[EXERCISE DETAILS] Return the listing below in full, with every line exactly as it is.

[ENTRIES SHOWN]
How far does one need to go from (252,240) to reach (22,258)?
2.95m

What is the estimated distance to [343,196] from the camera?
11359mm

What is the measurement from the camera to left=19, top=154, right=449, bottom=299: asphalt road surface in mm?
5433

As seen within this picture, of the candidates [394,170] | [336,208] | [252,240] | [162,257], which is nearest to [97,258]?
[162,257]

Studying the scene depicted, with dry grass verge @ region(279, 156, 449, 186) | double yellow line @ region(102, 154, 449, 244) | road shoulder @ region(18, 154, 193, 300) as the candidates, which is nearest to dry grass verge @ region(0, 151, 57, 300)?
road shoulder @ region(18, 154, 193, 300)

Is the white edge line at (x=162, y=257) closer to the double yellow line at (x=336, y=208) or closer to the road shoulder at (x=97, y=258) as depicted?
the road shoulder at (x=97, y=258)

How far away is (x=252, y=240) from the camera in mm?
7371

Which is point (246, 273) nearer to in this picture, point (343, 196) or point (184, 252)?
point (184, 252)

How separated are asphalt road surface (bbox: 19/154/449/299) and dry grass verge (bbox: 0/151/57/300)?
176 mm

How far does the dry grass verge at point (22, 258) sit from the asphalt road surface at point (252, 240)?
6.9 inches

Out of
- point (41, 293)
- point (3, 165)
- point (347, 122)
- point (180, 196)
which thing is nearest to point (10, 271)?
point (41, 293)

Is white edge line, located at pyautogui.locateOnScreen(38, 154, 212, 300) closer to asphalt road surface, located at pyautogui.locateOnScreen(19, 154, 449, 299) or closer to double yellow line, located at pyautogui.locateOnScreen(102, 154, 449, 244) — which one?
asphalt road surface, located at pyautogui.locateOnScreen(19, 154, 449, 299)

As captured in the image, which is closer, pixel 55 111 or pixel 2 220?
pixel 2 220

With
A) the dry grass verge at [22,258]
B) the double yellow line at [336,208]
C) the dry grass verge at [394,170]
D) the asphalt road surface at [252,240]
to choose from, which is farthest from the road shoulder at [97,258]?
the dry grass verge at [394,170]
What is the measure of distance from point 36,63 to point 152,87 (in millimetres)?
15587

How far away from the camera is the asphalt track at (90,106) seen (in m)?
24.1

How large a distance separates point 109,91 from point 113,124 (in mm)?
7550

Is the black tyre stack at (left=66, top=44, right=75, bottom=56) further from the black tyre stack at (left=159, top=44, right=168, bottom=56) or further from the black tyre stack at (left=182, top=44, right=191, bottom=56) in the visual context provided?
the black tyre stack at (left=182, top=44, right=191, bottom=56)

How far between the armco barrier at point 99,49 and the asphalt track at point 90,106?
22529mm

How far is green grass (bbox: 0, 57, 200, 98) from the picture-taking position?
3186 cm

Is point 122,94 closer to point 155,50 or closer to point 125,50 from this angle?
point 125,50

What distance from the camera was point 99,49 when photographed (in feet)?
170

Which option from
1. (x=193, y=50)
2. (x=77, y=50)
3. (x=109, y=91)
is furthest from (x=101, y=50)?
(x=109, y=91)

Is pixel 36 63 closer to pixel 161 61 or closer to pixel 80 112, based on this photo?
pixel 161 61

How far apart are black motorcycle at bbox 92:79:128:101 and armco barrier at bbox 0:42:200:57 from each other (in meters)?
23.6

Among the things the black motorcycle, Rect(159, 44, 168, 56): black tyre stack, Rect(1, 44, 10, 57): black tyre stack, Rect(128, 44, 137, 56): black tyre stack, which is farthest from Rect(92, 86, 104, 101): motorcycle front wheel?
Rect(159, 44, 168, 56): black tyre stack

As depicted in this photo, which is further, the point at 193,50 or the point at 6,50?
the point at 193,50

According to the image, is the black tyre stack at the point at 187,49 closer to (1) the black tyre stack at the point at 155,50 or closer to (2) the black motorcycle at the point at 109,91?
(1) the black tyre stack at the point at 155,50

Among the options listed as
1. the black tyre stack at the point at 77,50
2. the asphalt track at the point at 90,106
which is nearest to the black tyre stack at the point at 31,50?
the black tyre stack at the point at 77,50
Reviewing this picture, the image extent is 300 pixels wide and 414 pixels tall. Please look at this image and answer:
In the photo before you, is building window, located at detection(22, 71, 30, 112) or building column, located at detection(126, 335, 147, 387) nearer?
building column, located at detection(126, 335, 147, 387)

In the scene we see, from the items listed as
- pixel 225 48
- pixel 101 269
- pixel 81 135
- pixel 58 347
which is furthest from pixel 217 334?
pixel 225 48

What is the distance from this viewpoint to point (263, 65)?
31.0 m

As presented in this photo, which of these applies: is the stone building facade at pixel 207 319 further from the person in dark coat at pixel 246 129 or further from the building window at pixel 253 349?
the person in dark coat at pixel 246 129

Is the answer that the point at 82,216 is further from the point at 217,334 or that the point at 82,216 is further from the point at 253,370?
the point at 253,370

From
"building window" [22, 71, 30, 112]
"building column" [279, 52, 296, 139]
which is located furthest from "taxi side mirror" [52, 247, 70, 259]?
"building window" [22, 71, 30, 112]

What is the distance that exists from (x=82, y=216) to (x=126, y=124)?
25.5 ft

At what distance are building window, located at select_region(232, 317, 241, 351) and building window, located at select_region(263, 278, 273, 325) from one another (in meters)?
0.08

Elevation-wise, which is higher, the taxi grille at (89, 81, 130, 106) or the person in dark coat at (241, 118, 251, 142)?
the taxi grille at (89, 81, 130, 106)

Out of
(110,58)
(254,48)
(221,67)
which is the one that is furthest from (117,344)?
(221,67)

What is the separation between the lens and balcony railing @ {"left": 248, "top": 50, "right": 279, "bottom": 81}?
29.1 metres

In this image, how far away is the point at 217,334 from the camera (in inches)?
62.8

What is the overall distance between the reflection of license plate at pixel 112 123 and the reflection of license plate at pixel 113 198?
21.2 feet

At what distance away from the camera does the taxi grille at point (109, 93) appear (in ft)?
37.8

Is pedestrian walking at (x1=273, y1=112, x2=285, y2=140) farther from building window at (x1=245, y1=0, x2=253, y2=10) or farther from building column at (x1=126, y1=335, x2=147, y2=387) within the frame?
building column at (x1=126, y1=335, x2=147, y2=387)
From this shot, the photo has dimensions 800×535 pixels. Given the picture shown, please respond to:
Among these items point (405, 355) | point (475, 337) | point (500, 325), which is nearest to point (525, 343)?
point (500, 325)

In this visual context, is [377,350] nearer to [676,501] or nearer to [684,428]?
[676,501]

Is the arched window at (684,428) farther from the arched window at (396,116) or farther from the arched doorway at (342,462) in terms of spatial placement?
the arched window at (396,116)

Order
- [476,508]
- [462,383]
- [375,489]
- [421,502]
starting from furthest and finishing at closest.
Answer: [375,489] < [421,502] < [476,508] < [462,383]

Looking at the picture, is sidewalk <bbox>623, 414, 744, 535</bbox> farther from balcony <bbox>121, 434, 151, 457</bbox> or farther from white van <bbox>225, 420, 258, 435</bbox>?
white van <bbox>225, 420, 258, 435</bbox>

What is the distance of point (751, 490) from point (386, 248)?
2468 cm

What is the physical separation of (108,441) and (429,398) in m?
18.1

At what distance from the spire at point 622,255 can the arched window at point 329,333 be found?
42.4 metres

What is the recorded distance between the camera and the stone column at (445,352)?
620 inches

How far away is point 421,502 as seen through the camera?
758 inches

[WRITTEN RESPONSE]
How far does one need to go from (252,240) to reach (22,258)?
2.95m

What is the estimated distance to [343,196] from the camera?
11359mm

What is the measurement from the camera to left=19, top=154, right=449, bottom=299: asphalt road surface in mm?
5433

As seen within this picture, of the candidates [394,170] | [336,208] | [252,240] | [162,257], which is nearest to [97,258]?
[162,257]

Studying the scene depicted, with dry grass verge @ region(279, 156, 449, 186) | double yellow line @ region(102, 154, 449, 244) | road shoulder @ region(18, 154, 193, 300) as the candidates, which is nearest to dry grass verge @ region(0, 151, 57, 300)?
road shoulder @ region(18, 154, 193, 300)

Is the white edge line at (x=162, y=257) closer to the double yellow line at (x=336, y=208) or closer to the road shoulder at (x=97, y=258) as depicted?
the road shoulder at (x=97, y=258)

How far away is (x=252, y=240) from the camera in mm?
7371

Which is point (246, 273) nearer to in this picture, point (343, 196) or point (184, 252)?
point (184, 252)

How separated are asphalt road surface (bbox: 19/154/449/299) and dry grass verge (bbox: 0/151/57/300)?
176 mm

How far does the dry grass verge at point (22, 258) sit from the asphalt road surface at point (252, 240)?
6.9 inches

Out of
- point (41, 293)
- point (3, 165)
- point (347, 122)
- point (180, 196)
which thing is nearest to point (10, 271)?
point (41, 293)

Is white edge line, located at pyautogui.locateOnScreen(38, 154, 212, 300) closer to asphalt road surface, located at pyautogui.locateOnScreen(19, 154, 449, 299) or closer to double yellow line, located at pyautogui.locateOnScreen(102, 154, 449, 244) — which one?
asphalt road surface, located at pyautogui.locateOnScreen(19, 154, 449, 299)

As captured in the image, which is closer, pixel 55 111 or pixel 2 220?
pixel 2 220

With
A) the dry grass verge at [22,258]
B) the double yellow line at [336,208]
C) the dry grass verge at [394,170]
D) the asphalt road surface at [252,240]
to choose from, which is farthest from the road shoulder at [97,258]?
the dry grass verge at [394,170]
What is the measure of distance from point 36,63 to point 152,87 (in millimetres)?
15587

How far away from the camera is the asphalt track at (90,106) seen (in m)?
24.1

How large a distance separates point 109,91 from point 113,124 (in mm)?
7550

Is the black tyre stack at (left=66, top=44, right=75, bottom=56) further from the black tyre stack at (left=159, top=44, right=168, bottom=56) or further from the black tyre stack at (left=182, top=44, right=191, bottom=56) in the visual context provided?
the black tyre stack at (left=182, top=44, right=191, bottom=56)

How far between the armco barrier at point 99,49 and the asphalt track at point 90,106?
22529mm

How far is green grass (bbox: 0, 57, 200, 98) from the picture-taking position?
3186 cm

Is point 122,94 closer to point 155,50 or closer to point 125,50 from this angle?
point 125,50

What distance from the camera was point 99,49 when photographed (in feet)?
170

Which option from
1. (x=193, y=50)
2. (x=77, y=50)
3. (x=109, y=91)
is furthest from (x=101, y=50)?
(x=109, y=91)

Is pixel 36 63 closer to pixel 161 61 or closer to pixel 80 112, based on this photo?
pixel 161 61

How far apart are black motorcycle at bbox 92:79:128:101 and armco barrier at bbox 0:42:200:57 from each other (in meters)?
23.6

Among the things the black motorcycle, Rect(159, 44, 168, 56): black tyre stack, Rect(1, 44, 10, 57): black tyre stack, Rect(128, 44, 137, 56): black tyre stack, which is farthest from Rect(92, 86, 104, 101): motorcycle front wheel?
Rect(159, 44, 168, 56): black tyre stack

As depicted in this photo, which is further, the point at 193,50 or the point at 6,50?
the point at 193,50

According to the image, is the black tyre stack at the point at 187,49 closer to (1) the black tyre stack at the point at 155,50 or closer to (2) the black motorcycle at the point at 109,91?
(1) the black tyre stack at the point at 155,50

Among the options listed as
1. the black tyre stack at the point at 77,50
2. the asphalt track at the point at 90,106
which is nearest to the black tyre stack at the point at 31,50?
the black tyre stack at the point at 77,50
Reviewing this picture, the image extent is 300 pixels wide and 414 pixels tall. Please look at this image and answer:
In the photo before you, is building window, located at detection(22, 71, 30, 112) or building column, located at detection(126, 335, 147, 387) nearer?
building column, located at detection(126, 335, 147, 387)

In the scene we see, from the items listed as
- pixel 225 48
- pixel 101 269
- pixel 81 135
- pixel 58 347
which is furthest from pixel 217 334?
pixel 225 48

What is the distance from this viewpoint to point (263, 65)?
31.0 m

As presented in this photo, which of these applies: is the stone building facade at pixel 207 319 further from the person in dark coat at pixel 246 129 or further from the building window at pixel 253 349?
the person in dark coat at pixel 246 129

Is the answer that the point at 82,216 is further from the point at 217,334 or that the point at 82,216 is further from the point at 253,370?
the point at 253,370

From
"building window" [22, 71, 30, 112]
"building column" [279, 52, 296, 139]
which is located furthest from "taxi side mirror" [52, 247, 70, 259]?
"building window" [22, 71, 30, 112]

What is the distance that exists from (x=82, y=216) to (x=126, y=124)?
25.5 ft

At what distance are building window, located at select_region(232, 317, 241, 351) and building window, located at select_region(263, 278, 273, 325) from one another (in meters)?
0.08

Elevation-wise, which is higher, the taxi grille at (89, 81, 130, 106) or the person in dark coat at (241, 118, 251, 142)?
the taxi grille at (89, 81, 130, 106)

Out of
(110,58)
(254,48)
(221,67)
which is the one that is furthest from (117,344)?
(221,67)

What is the separation between the lens and balcony railing @ {"left": 248, "top": 50, "right": 279, "bottom": 81}?
29.1 metres

In this image, how far away is the point at 217,334 from the camera (in inches)?
62.8

What is the overall distance between the reflection of license plate at pixel 112 123 and the reflection of license plate at pixel 113 198?
21.2 feet

At what distance away from the camera does the taxi grille at point (109, 93) appear (in ft)?
37.8

Is pedestrian walking at (x1=273, y1=112, x2=285, y2=140) farther from building window at (x1=245, y1=0, x2=253, y2=10) or farther from building column at (x1=126, y1=335, x2=147, y2=387) within the frame?
building column at (x1=126, y1=335, x2=147, y2=387)
From this shot, the photo has dimensions 800×535 pixels. Given the picture shown, please respond to:
Among these items point (405, 355) | point (475, 337) | point (500, 325), which is nearest to point (525, 343)?
point (500, 325)

In this visual context, is [377,350] nearer to [676,501] or nearer to [684,428]?
[676,501]

Is the arched window at (684,428) farther from the arched window at (396,116) or farther from the arched doorway at (342,462) in terms of spatial placement?
the arched window at (396,116)

Order
- [476,508]
- [462,383]
- [375,489]
- [421,502]
starting from furthest and finishing at closest.
Answer: [375,489] < [421,502] < [476,508] < [462,383]

Looking at the picture, is sidewalk <bbox>623, 414, 744, 535</bbox> farther from balcony <bbox>121, 434, 151, 457</bbox> or farther from white van <bbox>225, 420, 258, 435</bbox>?
white van <bbox>225, 420, 258, 435</bbox>

What is the distance of point (751, 490) from point (386, 248)?
2468 cm

What is the physical separation of (108,441) and (429,398) in m?
18.1

At what distance from the spire at point 622,255 can the arched window at point 329,333 be found?
42.4 metres

What is the recorded distance between the camera and the stone column at (445,352)?
620 inches

How far away is point 421,502 as seen through the camera?
758 inches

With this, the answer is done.